Aufgabenstellung: Schreib den Abschnitt, der mit der Zeile mit "What length separates" beginnt und mit dem Ende der Datensätze schließt, noch einmal ab. Ersetze darin "floor tile" durch "floor panel" und lass alles andere unverändert.

[Gespeicherte Einträge aus einer Sammlung]
────────────────────

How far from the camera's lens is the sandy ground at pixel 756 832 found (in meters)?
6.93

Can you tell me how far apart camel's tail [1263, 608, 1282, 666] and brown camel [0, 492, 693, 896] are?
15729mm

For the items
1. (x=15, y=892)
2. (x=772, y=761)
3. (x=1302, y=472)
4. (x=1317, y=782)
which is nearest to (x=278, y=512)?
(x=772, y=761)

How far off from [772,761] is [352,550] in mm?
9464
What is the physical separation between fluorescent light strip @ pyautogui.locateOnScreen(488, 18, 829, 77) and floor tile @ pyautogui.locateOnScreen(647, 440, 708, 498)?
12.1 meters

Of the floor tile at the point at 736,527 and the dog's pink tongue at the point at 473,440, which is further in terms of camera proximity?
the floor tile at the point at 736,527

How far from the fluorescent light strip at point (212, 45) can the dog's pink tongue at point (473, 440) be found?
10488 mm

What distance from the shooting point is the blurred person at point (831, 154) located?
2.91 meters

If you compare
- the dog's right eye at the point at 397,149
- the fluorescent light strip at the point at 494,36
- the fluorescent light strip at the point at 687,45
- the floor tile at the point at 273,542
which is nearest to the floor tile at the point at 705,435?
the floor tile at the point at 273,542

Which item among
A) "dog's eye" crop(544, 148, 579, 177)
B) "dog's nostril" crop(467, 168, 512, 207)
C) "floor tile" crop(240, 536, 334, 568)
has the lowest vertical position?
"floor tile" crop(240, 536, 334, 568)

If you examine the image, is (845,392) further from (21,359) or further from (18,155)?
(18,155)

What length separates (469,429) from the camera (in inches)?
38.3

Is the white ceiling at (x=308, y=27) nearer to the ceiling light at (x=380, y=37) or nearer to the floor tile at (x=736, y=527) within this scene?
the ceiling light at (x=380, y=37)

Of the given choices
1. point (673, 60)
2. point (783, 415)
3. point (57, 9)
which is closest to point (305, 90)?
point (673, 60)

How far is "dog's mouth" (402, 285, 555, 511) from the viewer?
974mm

────────────────────

Lösung:
What length separates (469,429) from the camera (in inches)?
38.3

Is the white ceiling at (x=308, y=27) nearer to the ceiling light at (x=380, y=37) or nearer to the floor panel at (x=736, y=527) within this scene?
the ceiling light at (x=380, y=37)

Of the given choices
1. point (673, 60)
2. point (783, 415)
3. point (57, 9)
which is closest to point (305, 90)?
point (673, 60)

How far is "dog's mouth" (402, 285, 555, 511) from the viewer?
974mm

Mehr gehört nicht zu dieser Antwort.